_Brief_: Reproduce the listing below from the line containing "On inspection, is" through the end of the listing, with both of those lines included. Leave out the pictures.

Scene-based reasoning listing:
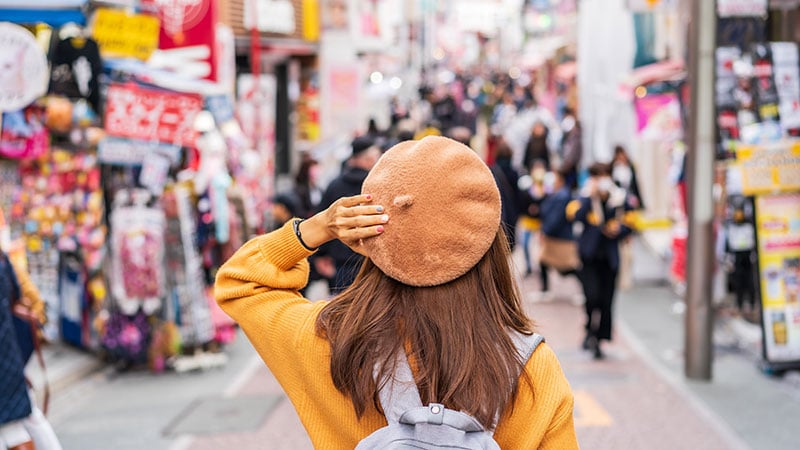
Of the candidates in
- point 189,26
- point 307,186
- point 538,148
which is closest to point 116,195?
point 189,26

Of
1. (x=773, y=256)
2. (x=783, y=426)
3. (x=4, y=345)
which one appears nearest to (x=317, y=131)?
(x=773, y=256)

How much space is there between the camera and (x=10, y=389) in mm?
4492

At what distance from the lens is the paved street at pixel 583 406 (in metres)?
7.14

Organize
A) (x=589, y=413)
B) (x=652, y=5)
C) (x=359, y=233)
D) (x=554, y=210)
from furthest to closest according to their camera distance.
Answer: (x=554, y=210), (x=652, y=5), (x=589, y=413), (x=359, y=233)

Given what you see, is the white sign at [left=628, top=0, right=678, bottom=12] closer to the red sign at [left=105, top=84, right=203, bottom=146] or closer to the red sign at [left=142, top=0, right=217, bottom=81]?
the red sign at [left=142, top=0, right=217, bottom=81]

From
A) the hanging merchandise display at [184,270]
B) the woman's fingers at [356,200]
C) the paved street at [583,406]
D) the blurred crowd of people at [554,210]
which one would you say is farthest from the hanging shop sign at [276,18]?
the woman's fingers at [356,200]

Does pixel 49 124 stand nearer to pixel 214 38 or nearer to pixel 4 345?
pixel 214 38

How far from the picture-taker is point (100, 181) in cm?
917

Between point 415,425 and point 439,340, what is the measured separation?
19 cm

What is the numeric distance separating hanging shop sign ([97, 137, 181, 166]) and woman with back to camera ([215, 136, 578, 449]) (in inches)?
283

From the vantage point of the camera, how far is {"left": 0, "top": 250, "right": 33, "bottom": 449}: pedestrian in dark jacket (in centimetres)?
447

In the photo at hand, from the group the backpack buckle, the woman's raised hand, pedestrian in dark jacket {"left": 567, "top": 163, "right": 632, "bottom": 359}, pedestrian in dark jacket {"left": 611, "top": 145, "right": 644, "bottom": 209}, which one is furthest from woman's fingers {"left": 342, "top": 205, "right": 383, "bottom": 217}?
pedestrian in dark jacket {"left": 611, "top": 145, "right": 644, "bottom": 209}

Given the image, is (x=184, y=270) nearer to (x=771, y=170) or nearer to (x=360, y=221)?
(x=771, y=170)

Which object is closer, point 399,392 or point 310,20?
point 399,392
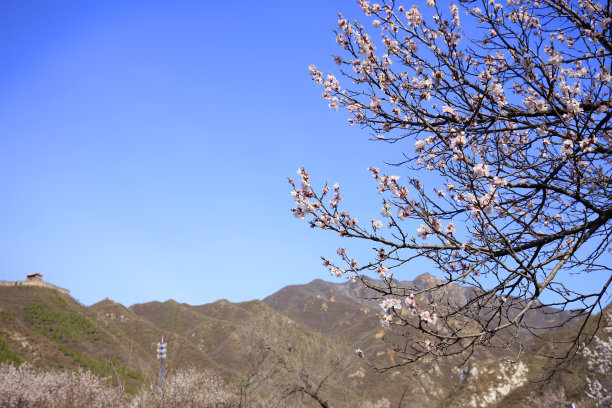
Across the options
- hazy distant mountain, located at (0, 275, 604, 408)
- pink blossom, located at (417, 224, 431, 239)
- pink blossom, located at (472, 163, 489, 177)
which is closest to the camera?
pink blossom, located at (472, 163, 489, 177)


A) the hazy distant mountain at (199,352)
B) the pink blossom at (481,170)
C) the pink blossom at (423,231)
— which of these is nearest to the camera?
the pink blossom at (481,170)

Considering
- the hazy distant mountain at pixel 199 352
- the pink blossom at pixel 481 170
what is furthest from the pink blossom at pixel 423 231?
the hazy distant mountain at pixel 199 352

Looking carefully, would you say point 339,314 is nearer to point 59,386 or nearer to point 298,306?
point 298,306

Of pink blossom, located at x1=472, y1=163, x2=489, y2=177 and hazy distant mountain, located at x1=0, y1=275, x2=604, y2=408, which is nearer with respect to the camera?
pink blossom, located at x1=472, y1=163, x2=489, y2=177

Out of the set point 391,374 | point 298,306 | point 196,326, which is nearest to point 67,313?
point 196,326

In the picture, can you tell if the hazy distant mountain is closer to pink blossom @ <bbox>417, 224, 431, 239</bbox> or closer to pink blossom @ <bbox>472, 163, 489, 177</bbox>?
pink blossom @ <bbox>417, 224, 431, 239</bbox>

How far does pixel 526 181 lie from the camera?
5750mm

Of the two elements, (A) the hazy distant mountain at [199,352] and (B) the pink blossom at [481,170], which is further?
(A) the hazy distant mountain at [199,352]

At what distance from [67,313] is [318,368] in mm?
41843

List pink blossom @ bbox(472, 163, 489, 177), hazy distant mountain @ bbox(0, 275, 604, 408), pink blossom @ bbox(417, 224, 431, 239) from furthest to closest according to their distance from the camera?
hazy distant mountain @ bbox(0, 275, 604, 408) < pink blossom @ bbox(417, 224, 431, 239) < pink blossom @ bbox(472, 163, 489, 177)

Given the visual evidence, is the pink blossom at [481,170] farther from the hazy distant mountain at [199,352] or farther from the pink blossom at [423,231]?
the hazy distant mountain at [199,352]

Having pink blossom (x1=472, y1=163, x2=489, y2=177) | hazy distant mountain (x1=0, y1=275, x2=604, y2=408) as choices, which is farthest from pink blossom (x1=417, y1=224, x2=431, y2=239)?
hazy distant mountain (x1=0, y1=275, x2=604, y2=408)

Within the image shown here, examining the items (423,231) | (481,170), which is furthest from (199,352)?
(481,170)

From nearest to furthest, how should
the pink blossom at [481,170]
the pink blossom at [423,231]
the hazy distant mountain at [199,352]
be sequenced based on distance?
the pink blossom at [481,170], the pink blossom at [423,231], the hazy distant mountain at [199,352]
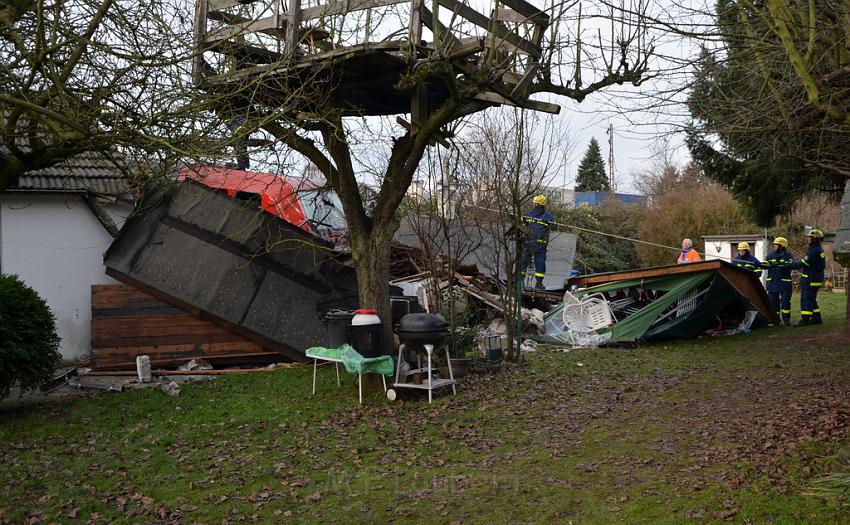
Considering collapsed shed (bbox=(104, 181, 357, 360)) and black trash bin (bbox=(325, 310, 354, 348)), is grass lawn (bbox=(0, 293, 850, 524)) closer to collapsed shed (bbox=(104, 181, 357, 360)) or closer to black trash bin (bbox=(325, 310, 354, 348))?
black trash bin (bbox=(325, 310, 354, 348))

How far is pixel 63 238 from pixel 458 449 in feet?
30.4

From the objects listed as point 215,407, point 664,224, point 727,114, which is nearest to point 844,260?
point 727,114

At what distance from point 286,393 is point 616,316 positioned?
285 inches

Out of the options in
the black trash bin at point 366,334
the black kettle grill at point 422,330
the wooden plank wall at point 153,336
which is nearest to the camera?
the black kettle grill at point 422,330

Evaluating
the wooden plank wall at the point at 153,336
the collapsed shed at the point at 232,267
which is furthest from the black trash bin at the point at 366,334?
the wooden plank wall at the point at 153,336

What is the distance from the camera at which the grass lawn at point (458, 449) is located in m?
6.11

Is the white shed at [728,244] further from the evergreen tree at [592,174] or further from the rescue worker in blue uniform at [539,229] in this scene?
the evergreen tree at [592,174]

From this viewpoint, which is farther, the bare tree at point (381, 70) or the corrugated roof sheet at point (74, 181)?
the corrugated roof sheet at point (74, 181)

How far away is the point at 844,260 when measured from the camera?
374 inches

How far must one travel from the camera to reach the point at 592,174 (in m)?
59.1

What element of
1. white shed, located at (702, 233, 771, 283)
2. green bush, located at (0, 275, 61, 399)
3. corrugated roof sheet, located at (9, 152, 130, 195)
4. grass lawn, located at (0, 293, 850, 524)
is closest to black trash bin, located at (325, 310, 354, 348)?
grass lawn, located at (0, 293, 850, 524)

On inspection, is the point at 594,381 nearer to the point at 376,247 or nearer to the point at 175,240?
the point at 376,247

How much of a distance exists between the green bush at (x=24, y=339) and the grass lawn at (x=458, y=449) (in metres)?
0.55

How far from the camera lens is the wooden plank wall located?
12.0m
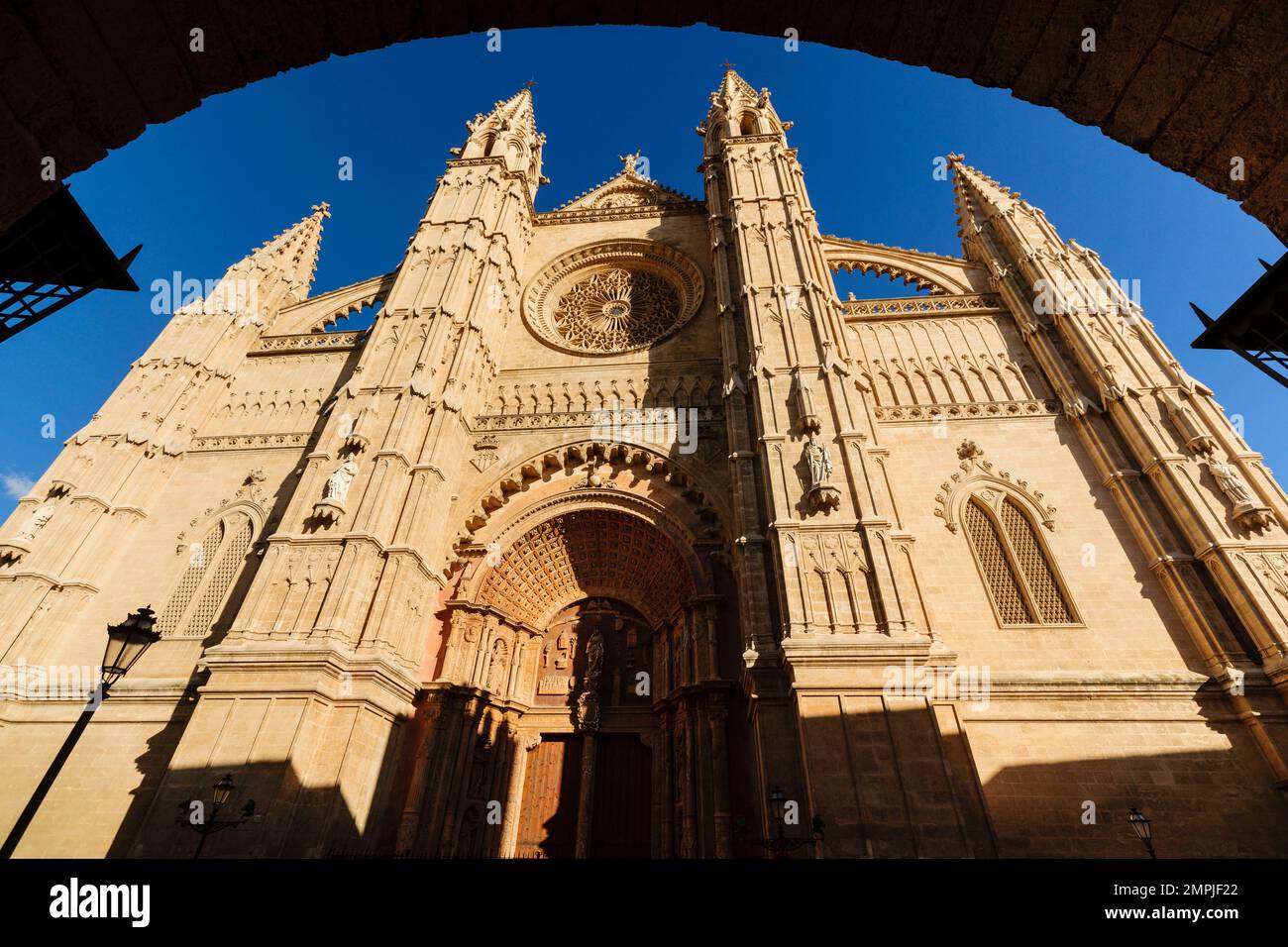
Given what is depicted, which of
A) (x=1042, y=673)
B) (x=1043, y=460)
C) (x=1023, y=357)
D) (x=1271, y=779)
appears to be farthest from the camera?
(x=1023, y=357)

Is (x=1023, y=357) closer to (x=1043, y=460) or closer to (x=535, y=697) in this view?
(x=1043, y=460)

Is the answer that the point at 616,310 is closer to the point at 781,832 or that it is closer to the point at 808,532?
the point at 808,532

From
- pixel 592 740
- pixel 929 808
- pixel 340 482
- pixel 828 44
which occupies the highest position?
pixel 340 482

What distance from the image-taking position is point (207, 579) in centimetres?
1311

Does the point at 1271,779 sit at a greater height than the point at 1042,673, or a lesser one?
lesser

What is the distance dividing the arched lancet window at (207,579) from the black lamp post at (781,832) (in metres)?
11.9

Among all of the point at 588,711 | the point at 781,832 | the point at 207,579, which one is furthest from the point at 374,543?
the point at 781,832

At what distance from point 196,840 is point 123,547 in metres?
8.62

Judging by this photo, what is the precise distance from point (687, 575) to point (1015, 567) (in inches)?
267

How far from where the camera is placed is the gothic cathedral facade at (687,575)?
9086 mm

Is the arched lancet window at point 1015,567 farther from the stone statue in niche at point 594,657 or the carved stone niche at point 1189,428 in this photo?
the stone statue in niche at point 594,657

_Response below_:
On inspection, is the point at 594,381 nearer to the point at 376,247 or nearer to the point at 175,240?
the point at 376,247

How much of a distance exists between the green bush at (x=24, y=339) and the grass lawn at (x=458, y=449) (in metres)?
0.55

How far from the camera lens is the wooden plank wall located?
12.0m
Given what is depicted, which of
A) (x=1042, y=673)
B) (x=1043, y=460)
C) (x=1023, y=357)
D) (x=1271, y=779)
appears to be farthest from the camera?
(x=1023, y=357)

Is (x=1023, y=357) closer to (x=1043, y=460) or closer to (x=535, y=697) in this view?
(x=1043, y=460)

Is the answer that the point at 616,310 is closer to the point at 781,832 or that it is closer to the point at 808,532?
the point at 808,532

From
- pixel 592 740
- pixel 929 808
- pixel 340 482
- pixel 828 44
which occupies the highest position?
pixel 340 482

What distance from the image-taking position is point (207, 579) in centimetres?
1311

Does the point at 1271,779 sit at a greater height than the point at 1042,673, or a lesser one?
lesser

What is the distance dividing the arched lancet window at (207,579) from the black lamp post at (781,832) (in metres)?
11.9

Among all of the point at 588,711 | the point at 781,832 | the point at 207,579, which one is furthest from the point at 374,543?
the point at 781,832

At what distance from point 196,840 is point 123,547 in metres?
8.62

Judging by this photo, what is the precise distance from point (687, 575) to point (1015, 567) (in inches)?
267

How far from where the camera is placed is the gothic cathedral facade at (687,575)?
9086 mm

Is the arched lancet window at point 1015,567 farther from the stone statue in niche at point 594,657 or the carved stone niche at point 1189,428 in this photo?
the stone statue in niche at point 594,657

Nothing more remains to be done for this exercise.